In Cadillac Fairview/California, Inc. v. Dow Chemical Co. (Haz. Waste Lit. Rep., March 24, 1997, at 31,985) (C.D. Cal. Feb. 14, 1997), the government was found liable under Superfund for 100 percent of cleanup costs at a site used to produce synthetic rubber during World War II. The court determined that the government was liable as an operator of the facility. Because the government owned all of the materials used and generated at the plants, and conceded that it knew waste would be generated, the court concluded that the government had conducted sufficient activity to merit imposing liability.

Conversely, the D.C. Circuit found that the government’s war-time zinc production requirements did not create operator or arranger liability on the part of the government. East Bay Municipal Utility District v. United States, 142 F.3d 479 (D.C. Cir. 1998). The court determined that the government neither exercised day-to-day activities or control over the mining site nor had authority to control the waste production process at the mine. Accord United States v. Iron Mt. Mines, Inc., 987 F. Supp. 1277 (E.D. Cal. 1997) (United States’ encouragement of zinc and copper mining during World War II did not constitute the exercise of the requisite degree of control over mine to subject the government to operator liability).

Arranger liability results when "any person. . . by contract, agreement, or otherwise arranged for disposal or treatment, of hazardous substances owned or possessed by such person, by any other party or entity, at any facility or incineration vessel owned or operated by another party or entity and containing such substances. . ." 42 U.S.C. § 9607(a)(3). When a party owned the waste, possessed the waste, was the source of the pollution, managed the waste’s disposal, had authority to control the waste disposal, or had a duty to dispose of the waste, it may be found liable as an arranger. In FMC, the United States was held to be liable as an arranger of the waste disposal. FMC, 29 F.3d at 845-46. But see United States v. Vertac Chem. Corp., 46 F.3d 803, 810 (8th Cir. 1995), cert. denied, 115 S.Ct. 2609 (1995) (holding that arranger liability only occurs if there is actual knowledge of the disposal of a hazardous substance, and the mere exercise of regulatory authority does not deem the government an arranger).

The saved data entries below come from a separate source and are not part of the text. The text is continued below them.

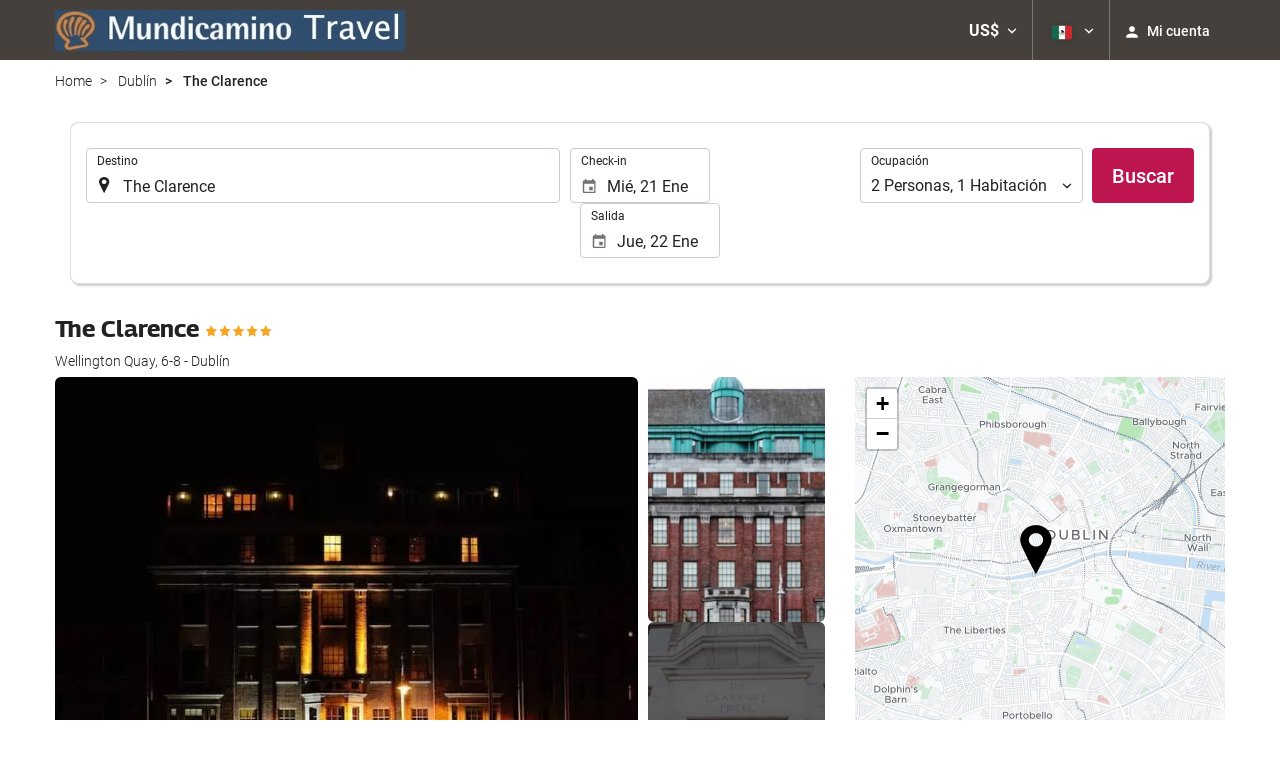

--- FILE ---
content_type: text/html; charset=UTF-8
request_url: https://booking.mundicamino.com/themes/ilussion/cross_domain_helper?xdm_e=https%3A%2F%2Fbooking.mundicamino.com%2Fmx%2Fhotel%2Fthe-clarence%2Fdublin%2Fh73875%2F&xdm_c=default9609&xdm_p=4
body_size: 3283
content:
<!DOCTYPE html>
<html lang="es"><head>
<script>
//<![CDATA[
var Themes = {"Ilusion":{"Ilusion":{"vars":{"preferencesCookie":"_upfs","preferencesDomain":".mundicamino.com","userCurrency":"USD","conversionRates":{"AED":4.3044129995223,"AFN":76.766724953338,"ALL":96.353527722336,"AMD":444.45896343725,"ANG":2.0980900002016,"ARS":1684.3376140212,"ATS":13.760306621023,"AUD":1.7403889999634,"AWG":2.109717000108,"AZN":1.9964759998486,"BAM":1.9525179999076,"BBD":2.3595339998309,"BDT":143.30912756183,"BEF":40.339822015219,"BGN":1.9683310001436,"BHD":0.44190799999649,"BIF":3468.8064114643,"BMD":1.1720649999776,"BND":1.5021559998926,"BOB":8.09508299923,"BRL":6.3100450000102,"BSD":1.1715310000575,"BTN":106.51397391441,"BWP":15.655085993184,"BYR":20790.280128234,"BZD":2.3560290002743,"CAD":1.6212879999003,"CLP":1041.3557785769,"CNY":8.1679449985221,"COP":4304.1279600026,"CRC":571.21552435843,"CUP":31.05972299268,"CVE":110.0799784983,"CYP":0.58527447856277,"CZK":24.32439201845,"CHF":0.92785899996024,"DEM":1.9558296193711,"DJF":208.60958022391,"DKK":7.4711939990443,"DOP":74.285141823187,"DZD":152.0881736662,"EEK":15.646636951909,"EGP":55.630879147801,"ESP":166.38603443479,"ETB":182.81724147942,"FIM":5.9457271987856,"FJD":2.6638719999722,"FKP":0.87285299999692,"FRF":6.5595708750774,"GBP":0.87097299998263,"GEL":3.1528319998628,"GHC":24528.440727023,"GIP":0.87285299999692,"GMD":86.732840007347,"GNF":10259.756515458,"GRD":340.7503206205,"GTQ":8.9829020009237,"GYD":245.08655979373,"HKD":9.1394050005333,"HNL":30.896069973864,"HRK":7.5319199982716,"HTG":153.36222994694,"HUF":385.26964656557,"IDR":19878.2259876,"IEP":0.78756281712765,"ILS":3.7123279998715,"INR":106.67550224293,"IQD":1534.7203624396,"IRR":967960.50721131,"ISK":146.19173669044,"ITL":1936.2696216723,"JMD":184.46994397076,"JOD":0.83096199997005,"JPY":185.15106938629,"KES":151.12619390827,"KGS":102.49751387155,"KHR":4717.8891031859,"KMF":498.12781152677,"KPW":1054.8458669768,"KRW":1732.9391705425,"KWD":0.36048099999702,"KYD":0.97622199996313,"KZT":595.11181109485,"LAK":25333.25902244,"LBP":104906.47587676,"LKR":362.80472286127,"LRD":214.97774915803,"LSL":19.25373801456,"LTL":3.4528000004254,"LUF":40.339822015219,"LVL":0.70280000001763,"LYD":6.3672980016463,"MAD":10.735056995236,"MDL":19.956690987054,"MGF":13538.871453831,"MKD":61.516602891277,"MMK":2461.3785098027,"MNT":4176.7168916873,"MOP":9.409045000393,"MRU":46.826294946301,"MTL":0.4293006223319,"MUR":54.137530028464,"MVR":18.120093007466,"MWK":2031.3902611494,"MXN":20.670653011746,"MYR":4.75213999901,"MZM":35335.938769885,"NAD":19.25373801456,"NGN":1662.6566160183,"NIO":43.107544979102,"NLG":2.2037110717464,"NOK":11.694723993567,"NPR":170.42255830232,"NZD":2.0083560001161,"OMR":0.45063799999784,"PAB":1.1714760000335,"PEN":3.9330889998808,"PGK":5.0075830004641,"PHP":69.598413050393,"PKR":327.75114144251,"PTE":200.48196666715,"PYG":7823.8506958924,"QAR":4.2712209992284,"ROL":44624.927484493,"RUB":91.276122986799,"RWF":1708.5626153173,"SAR":4.3950690008561,"SBD":9.521400002053,"SCR":17.141158003531,"SDD":338.94743264267,"SEK":10.710172002246,"SGD":1.5040349999052,"SHP":0.87935200003809,"SIT":239.63977349249,"SKK":30.126016040561,"SLL":24577.633370527,"SOS":668.34528267864,"SRG":4126.45096332,"STN":24.457848019109,"SVC":9.6209800015856,"SYP":12962.535679379,"SZL":19.256730006166,"THB":36.405518065922,"TND":3.4221480004558,"TOP":2.8220509996711,"TRY":50.735996919391,"TTD":7.9382849972073,"TWD":37.117309955921,"TZS":2959.4633427553,"UAH":50.704876117061,"UGX":4053.1875482836,"USD":1.1720649999776,"UYU":45.024322904647,"UZS":14119.26828304,"VEF":3843197.5403536,"VND":30784.291391789,"VUV":142.00080094132,"WST":3.2739109996553,"XAF":654.83120383317,"XCD":3.1675650000318,"XOF":654.85633270631,"XPF":119.33174224344,"YER":279.50823656269,"ZAR":19.250873992086,"ZMK":7231.7508575049,"ZWD":435.62603752509,"EUR":1,"RON":5.0919160011894,"PLN":4.2286410001546,"mBTC":0.013307437060813,"AOA":1073.6114151519,"CUC":1.1720649999776,"MZN":74.886627262821,"mBCH":1.9917241047151,"mLTC":26.367515809046,"mETH":0.39576317819216,"mDSH":18.049914786713,"mEOS":441.18814260983,"VES":400.04371677737,"XRP":0.61854644197268,"USDC":1.1724425601622,"GUSD":1.1724425601622,"PAX":1.1724425601622,"BUSD":1.1724425601622,"ZWL":377.40444845869,"RSD":117.39876457993,"BYN":3.3770809996944}}}},"Components":{"LanguageSelector":{"vars":[]},"Login":{"vars":{"user":{"id":"","email":"","name":"","first_name":"","last_name":""}}},"CookiePreferenceCenter":{"vars":{"data":{"show":false}}},"MultiLogin":{"vars":{"userLoggedIn":false}}}};
//]]>
</script>
<!--[if lt IE 9]><script src="https://eur2.otcdn.com/headers/vendor/json/json3.min.js?v=1748355822"></script><![endif]--><script src="https://eur3.otcdn.com/headers/ac/il_cd/il_cd_eb1bf117ce1f7b430a294cb622ee3f2f_20260119_151030.js"></script><meta name="robots" content="noindex, follow"></head>
<body>
<script>
</script>
<script defer src="https://static.cloudflareinsights.com/beacon.min.js/vcd15cbe7772f49c399c6a5babf22c1241717689176015" integrity="sha512-ZpsOmlRQV6y907TI0dKBHq9Md29nnaEIPlkf84rnaERnq6zvWvPUqr2ft8M1aS28oN72PdrCzSjY4U6VaAw1EQ==" data-cf-beacon='{"version":"2024.11.0","token":"45aeb9b9be0848eb9a08345392d4b67d","r":1,"server_timing":{"name":{"cfCacheStatus":true,"cfEdge":true,"cfExtPri":true,"cfL4":true,"cfOrigin":true,"cfSpeedBrain":true},"location_startswith":null}}' crossorigin="anonymous"></script>
</body>
</html>


--- FILE ---
content_type: text/javascript
request_url: https://eur2.otcdn.com/headers/vendor/flatpickr-4.6.9/l10n/fa-jal.min.js?v=1748355821
body_size: 1311
content:
/**
 * Minified by jsDelivr using Terser v5.3.5.
 * Original file: /npm/flatpickr@4.6.9/dist/l10n/fa-jal.js
 *
 * Do NOT use SRI with dynamically generated files! More information: https://www.jsdelivr.com/using-sri-with-dynamic-files
 */
!function(e,n){"object"==typeof exports&&"undefined"!=typeof module?n(exports):"function"==typeof define&&define.amd?define(["exports"],n):n((e="undefined"!=typeof globalThis?globalThis:e||self).jal={})}(this,(function(e){"use strict";var n="undefined"!=typeof window&&void 0!==window.flatpickr?window.flatpickr:{l10ns:{}},o={weekdays:{shorthand:['یک', 'دو', 'سه', 'چهار', 'پنج', 'جمعه', 'شنبه'],longhand:["یک‌شنبه","دوشنبه","سه‌شنبه","چهارشنبه","پنچ‌شنبه","جمعه","شنبه"]},months:{shorthand:["فروردین","اردیبهشت","خرداد","تیر","مرداد","شهریور","مهر","آبان","آذر","دی","بهمن","اسفند"],longhand:["فروردین","اردیبهشت","خرداد","تیر","مرداد","شهریور","مهر","آبان","آذر","دی","بهمن","اسفند"]},firstDayOfWeek:6,daysInMonth:[31,31,31,31,31,31,30,30,30,30,30,30],ordinal:function(){return""}};n.l10ns.jal=o;var t=n.l10ns;e.PersianJalali=o,e.default=t,Object.defineProperty(e,"__esModule",{value:!0})}));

Determinations of governmental operator or arranger liability are very fact specific. Liability is dependent upon a showing that the government control was "substantial" enough to constitute "active involvement" in the facility. Most courts addressing the issue of governmental liability since FMC have compared the allegations of facts in the case at bar with the facts in FMC. When the facts fall short of those in FMC, courts have been less likely to hold the government liable under an operator or arranger theory.

Conclusion

The case law illustrates that the federal courts are increasingly willing to find the federal government liable under Superfund, and use equitable factors to allocate substantial shares of the joint liability to the government in appropriate cases. However, private PRPs will usually have to aggressively pursue claims of government liability in order to achieve equitable results.